▶ Task description
Please copy out all the data. Every detail stays the same.

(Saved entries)
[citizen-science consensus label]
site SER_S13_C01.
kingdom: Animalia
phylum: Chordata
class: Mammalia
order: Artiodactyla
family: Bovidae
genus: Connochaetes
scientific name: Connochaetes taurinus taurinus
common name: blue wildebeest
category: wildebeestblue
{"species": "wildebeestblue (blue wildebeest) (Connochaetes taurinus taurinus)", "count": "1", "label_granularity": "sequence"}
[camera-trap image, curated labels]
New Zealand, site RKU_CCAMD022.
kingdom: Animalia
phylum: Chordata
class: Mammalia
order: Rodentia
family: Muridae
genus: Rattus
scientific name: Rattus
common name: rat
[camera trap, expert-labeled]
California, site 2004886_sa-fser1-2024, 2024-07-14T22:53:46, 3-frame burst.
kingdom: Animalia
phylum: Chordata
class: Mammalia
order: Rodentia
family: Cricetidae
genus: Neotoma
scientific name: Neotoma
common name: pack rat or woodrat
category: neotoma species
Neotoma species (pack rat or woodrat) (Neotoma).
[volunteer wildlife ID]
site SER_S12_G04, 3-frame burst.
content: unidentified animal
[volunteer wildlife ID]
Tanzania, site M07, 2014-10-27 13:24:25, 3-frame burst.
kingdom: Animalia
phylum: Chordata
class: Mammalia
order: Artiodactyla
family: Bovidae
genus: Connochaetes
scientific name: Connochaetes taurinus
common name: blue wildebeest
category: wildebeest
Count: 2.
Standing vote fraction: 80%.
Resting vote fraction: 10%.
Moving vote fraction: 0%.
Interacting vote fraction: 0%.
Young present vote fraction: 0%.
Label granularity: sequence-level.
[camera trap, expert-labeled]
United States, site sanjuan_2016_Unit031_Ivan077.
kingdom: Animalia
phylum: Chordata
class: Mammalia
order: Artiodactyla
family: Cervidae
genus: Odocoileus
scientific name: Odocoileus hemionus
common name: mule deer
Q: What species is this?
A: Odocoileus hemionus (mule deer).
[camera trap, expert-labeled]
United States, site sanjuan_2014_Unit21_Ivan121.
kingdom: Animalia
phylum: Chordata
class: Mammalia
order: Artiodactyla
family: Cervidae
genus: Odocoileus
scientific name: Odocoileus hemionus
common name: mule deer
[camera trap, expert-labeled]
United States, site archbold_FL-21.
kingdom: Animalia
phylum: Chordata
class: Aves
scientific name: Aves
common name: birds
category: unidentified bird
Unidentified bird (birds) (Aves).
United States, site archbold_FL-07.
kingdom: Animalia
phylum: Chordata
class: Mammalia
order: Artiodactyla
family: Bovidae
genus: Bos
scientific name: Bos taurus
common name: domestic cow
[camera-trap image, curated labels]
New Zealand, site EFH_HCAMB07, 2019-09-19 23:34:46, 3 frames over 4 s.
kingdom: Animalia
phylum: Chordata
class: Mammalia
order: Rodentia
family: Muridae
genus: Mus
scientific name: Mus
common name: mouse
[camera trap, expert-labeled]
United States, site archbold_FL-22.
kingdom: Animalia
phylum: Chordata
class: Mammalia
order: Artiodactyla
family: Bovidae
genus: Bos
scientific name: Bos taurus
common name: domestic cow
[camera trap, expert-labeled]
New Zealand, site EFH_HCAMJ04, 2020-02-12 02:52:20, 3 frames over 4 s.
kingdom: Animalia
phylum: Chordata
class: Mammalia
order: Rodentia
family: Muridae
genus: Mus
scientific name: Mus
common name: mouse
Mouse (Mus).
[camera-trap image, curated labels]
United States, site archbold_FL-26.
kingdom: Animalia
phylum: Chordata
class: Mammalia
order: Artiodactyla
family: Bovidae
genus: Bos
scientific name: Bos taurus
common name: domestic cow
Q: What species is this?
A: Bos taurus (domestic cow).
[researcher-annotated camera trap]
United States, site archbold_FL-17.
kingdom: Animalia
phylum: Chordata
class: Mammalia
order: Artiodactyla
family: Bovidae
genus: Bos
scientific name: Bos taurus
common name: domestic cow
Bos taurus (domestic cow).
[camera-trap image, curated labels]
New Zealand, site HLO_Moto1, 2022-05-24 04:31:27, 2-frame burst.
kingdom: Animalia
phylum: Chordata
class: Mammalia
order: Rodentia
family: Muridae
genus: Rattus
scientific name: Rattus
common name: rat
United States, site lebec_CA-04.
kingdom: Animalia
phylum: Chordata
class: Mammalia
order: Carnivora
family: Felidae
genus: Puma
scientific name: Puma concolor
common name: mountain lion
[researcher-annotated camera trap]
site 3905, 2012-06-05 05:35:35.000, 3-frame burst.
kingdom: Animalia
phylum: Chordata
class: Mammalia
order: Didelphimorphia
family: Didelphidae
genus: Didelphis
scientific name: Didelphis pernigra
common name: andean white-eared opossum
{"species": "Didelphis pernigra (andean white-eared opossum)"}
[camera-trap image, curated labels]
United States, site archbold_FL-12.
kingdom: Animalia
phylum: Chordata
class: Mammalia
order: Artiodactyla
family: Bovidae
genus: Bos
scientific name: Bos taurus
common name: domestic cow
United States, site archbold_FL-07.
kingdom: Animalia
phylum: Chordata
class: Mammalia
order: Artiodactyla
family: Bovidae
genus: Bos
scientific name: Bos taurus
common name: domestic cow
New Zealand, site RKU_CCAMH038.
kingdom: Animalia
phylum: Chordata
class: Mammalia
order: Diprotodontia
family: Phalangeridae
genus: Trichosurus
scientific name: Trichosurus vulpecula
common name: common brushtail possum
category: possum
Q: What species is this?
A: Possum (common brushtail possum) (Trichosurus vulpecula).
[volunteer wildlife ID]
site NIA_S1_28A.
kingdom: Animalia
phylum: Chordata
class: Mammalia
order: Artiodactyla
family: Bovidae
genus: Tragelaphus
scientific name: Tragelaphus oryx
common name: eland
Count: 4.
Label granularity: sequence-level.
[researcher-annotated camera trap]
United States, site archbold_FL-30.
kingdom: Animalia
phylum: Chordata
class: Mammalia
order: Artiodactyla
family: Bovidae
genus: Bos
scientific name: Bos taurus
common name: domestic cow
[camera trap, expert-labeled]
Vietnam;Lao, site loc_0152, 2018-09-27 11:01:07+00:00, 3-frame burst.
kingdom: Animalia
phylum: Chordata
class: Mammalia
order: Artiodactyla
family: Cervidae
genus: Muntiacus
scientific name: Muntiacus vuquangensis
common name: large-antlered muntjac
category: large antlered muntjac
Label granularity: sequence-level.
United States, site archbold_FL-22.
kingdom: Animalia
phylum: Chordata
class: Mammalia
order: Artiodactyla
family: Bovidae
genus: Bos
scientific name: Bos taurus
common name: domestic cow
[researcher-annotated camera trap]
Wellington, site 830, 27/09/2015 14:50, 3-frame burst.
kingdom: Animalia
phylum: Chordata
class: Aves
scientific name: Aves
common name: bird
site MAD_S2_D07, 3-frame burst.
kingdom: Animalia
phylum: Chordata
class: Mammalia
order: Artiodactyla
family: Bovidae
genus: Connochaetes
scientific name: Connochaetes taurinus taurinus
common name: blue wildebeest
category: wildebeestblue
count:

▶ Answer box
[citizen-science consensus label]
site SER_S13_C01.
kingdom: Animalia
phylum: Chordata
class: Mammalia
order: Artiodactyla
family: Bovidae
genus: Connochaetes
scientific name: Connochaetes taurinus taurinus
common name: blue wildebeest
category: wildebeestblue
{"species": "wildebeestblue (blue wildebeest) (Connochaetes taurinus taurinus)", "count": "1", "label_granularity": "sequence"}
[camera-trap image, curated labels]
New Zealand, site RKU_CCAMD022.
kingdom: Animalia
phylum: Chordata
class: Mammalia
order: Rodentia
family: Muridae
genus: Rattus
scientific name: Rattus
common name: rat
[camera trap, expert-labeled]
California, site 2004886_sa-fser1-2024, 2024-07-14T22:53:46, 3-frame burst.
kingdom: Animalia
phylum: Chordata
class: Mammalia
order: Rodentia
family: Cricetidae
genus: Neotoma
scientific name: Neotoma
common name: pack rat or woodrat
category: neotoma species
Neotoma species (pack rat or woodrat) (Neotoma).
[volunteer wildlife ID]
site SER_S12_G04, 3-frame burst.
content: unidentified animal
[volunteer wildlife ID]
Tanzania, site M07, 2014-10-27 13:24:25, 3-frame burst.
kingdom: Animalia
phylum: Chordata
class: Mammalia
order: Artiodactyla
family: Bovidae
genus: Connochaetes
scientific name: Connochaetes taurinus
common name: blue wildebeest
category: wildebeest
Count: 2.
Standing vote fraction: 80%.
Resting vote fraction: 10%.
Moving vote fraction: 0%.
Interacting vote fraction: 0%.
Young present vote fraction: 0%.
Label granularity: sequence-level.
[camera trap, expert-labeled]
United States, site sanjuan_2016_Unit031_Ivan077.
kingdom: Animalia
phylum: Chordata
class: Mammalia
order: Artiodactyla
family: Cervidae
genus: Odocoileus
scientific name: Odocoileus hemionus
common name: mule deer
Q: What species is this?
A: Odocoileus hemionus (mule deer).
[camera trap, expert-labeled]
United States, site sanjuan_2014_Unit21_Ivan121.
kingdom: Animalia
phylum: Chordata
class: Mammalia
order: Artiodactyla
family: Cervidae
genus: Odocoileus
scientific name: Odocoileus hemionus
common name: mule deer
[camera trap, expert-labeled]
United States, site archbold_FL-21.
kingdom: Animalia
phylum: Chordata
class: Aves
scientific name: Aves
common name: birds
category: unidentified bird
Unidentified bird (birds) (Aves).
United States, site archbold_FL-07.
kingdom: Animalia
phylum: Chordata
class: Mammalia
order: Artiodactyla
family: Bovidae
genus: Bos
scientific name: Bos taurus
common name: domestic cow
[camera-trap image, curated labels]
New Zealand, site EFH_HCAMB07, 2019-09-19 23:34:46, 3 frames over 4 s.
kingdom: Animalia
phylum: Chordata
class: Mammalia
order: Rodentia
family: Muridae
genus: Mus
scientific name: Mus
common name: mouse
[camera trap, expert-labeled]
United States, site archbold_FL-22.
kingdom: Animalia
phylum: Chordata
class: Mammalia
order: Artiodactyla
family: Bovidae
genus: Bos
scientific name: Bos taurus
common name: domestic cow
[camera trap, expert-labeled]
New Zealand, site EFH_HCAMJ04, 2020-02-12 02:52:20, 3 frames over 4 s.
kingdom: Animalia
phylum: Chordata
class: Mammalia
order: Rodentia
family: Muridae
genus: Mus
scientific name: Mus
common name: mouse
Mouse (Mus).
[camera-trap image, curated labels]
United States, site archbold_FL-26.
kingdom: Animalia
phylum: Chordata
class: Mammalia
order: Artiodactyla
family: Bovidae
genus: Bos
scientific name: Bos taurus
common name: domestic cow
Q: What species is this?
A: Bos taurus (domestic cow).
[researcher-annotated camera trap]
United States, site archbold_FL-17.
kingdom: Animalia
phylum: Chordata
class: Mammalia
order: Artiodactyla
family: Bovidae
genus: Bos
scientific name: Bos taurus
common name: domestic cow
Bos taurus (domestic cow).
[camera-trap image, curated labels]
New Zealand, site HLO_Moto1, 2022-05-24 04:31:27, 2-frame burst.
kingdom: Animalia
phylum: Chordata
class: Mammalia
order: Rodentia
family: Muridae
genus: Rattus
scientific name: Rattus
common name: rat
United States, site lebec_CA-04.
kingdom: Animalia
phylum: Chordata
class: Mammalia
order: Carnivora
family: Felidae
genus: Puma
scientific name: Puma concolor
common name: mountain lion
[researcher-annotated camera trap]
site 3905, 2012-06-05 05:35:35.000, 3-frame burst.
kingdom: Animalia
phylum: Chordata
class: Mammalia
order: Didelphimorphia
family: Didelphidae
genus: Didelphis
scientific name: Didelphis pernigra
common name: andean white-eared opossum
{"species": "Didelphis pernigra (andean white-eared opossum)"}
[camera-trap image, curated labels]
United States, site archbold_FL-12.
kingdom: Animalia
phylum: Chordata
class: Mammalia
order: Artiodactyla
family: Bovidae
genus: Bos
scientific name: Bos taurus
common name: domestic cow
United States, site archbold_FL-07.
kingdom: Animalia
phylum: Chordata
class: Mammalia
order: Artiodactyla
family: Bovidae
genus: Bos
scientific name: Bos taurus
common name: domestic cow
New Zealand, site RKU_CCAMH038.
kingdom: Animalia
phylum: Chordata
class: Mammalia
order: Diprotodontia
family: Phalangeridae
genus: Trichosurus
scientific name: Trichosurus vulpecula
common name: common brushtail possum
category: possum
Q: What species is this?
A: Possum (common brushtail possum) (Trichosurus vulpecula).
[volunteer wildlife ID]
site NIA_S1_28A.
kingdom: Animalia
phylum: Chordata
class: Mammalia
order: Artiodactyla
family: Bovidae
genus: Tragelaphus
scientific name: Tragelaphus oryx
common name: eland
Count: 4.
Label granularity: sequence-level.
[researcher-annotated camera trap]
United States, site archbold_FL-30.
kingdom: Animalia
phylum: Chordata
class: Mammalia
order: Artiodactyla
family: Bovidae
genus: Bos
scientific name: Bos taurus
common name: domestic cow
[camera trap, expert-labeled]
Vietnam;Lao, site loc_0152, 2018-09-27 11:01:07+00:00, 3-frame burst.
kingdom: Animalia
phylum: Chordata
class: Mammalia
order: Artiodactyla
family: Cervidae
genus: Muntiacus
scientific name: Muntiacus vuquangensis
common name: large-antlered muntjac
category: large antlered muntjac
Label granularity: sequence-level.
United States, site archbold_FL-22.
kingdom: Animalia
phylum: Chordata
class: Mammalia
order: Artiodactyla
family: Bovidae
genus: Bos
scientific name: Bos taurus
common name: domestic cow
[researcher-annotated camera trap]
Wellington, site 830, 27/09/2015 14:50, 3-frame burst.
kingdom: Animalia
phylum: Chordata
class: Aves
scientific name: Aves
common name: bird
site MAD_S2_D07, 3-frame burst.
kingdom: Animalia
phylum: Chordata
class: Mammalia
order: Artiodactyla
family: Bovidae
genus: Connochaetes
scientific name: Connochaetes taurinus taurinus
common name: blue wildebeest
category: wildebeestblue
count:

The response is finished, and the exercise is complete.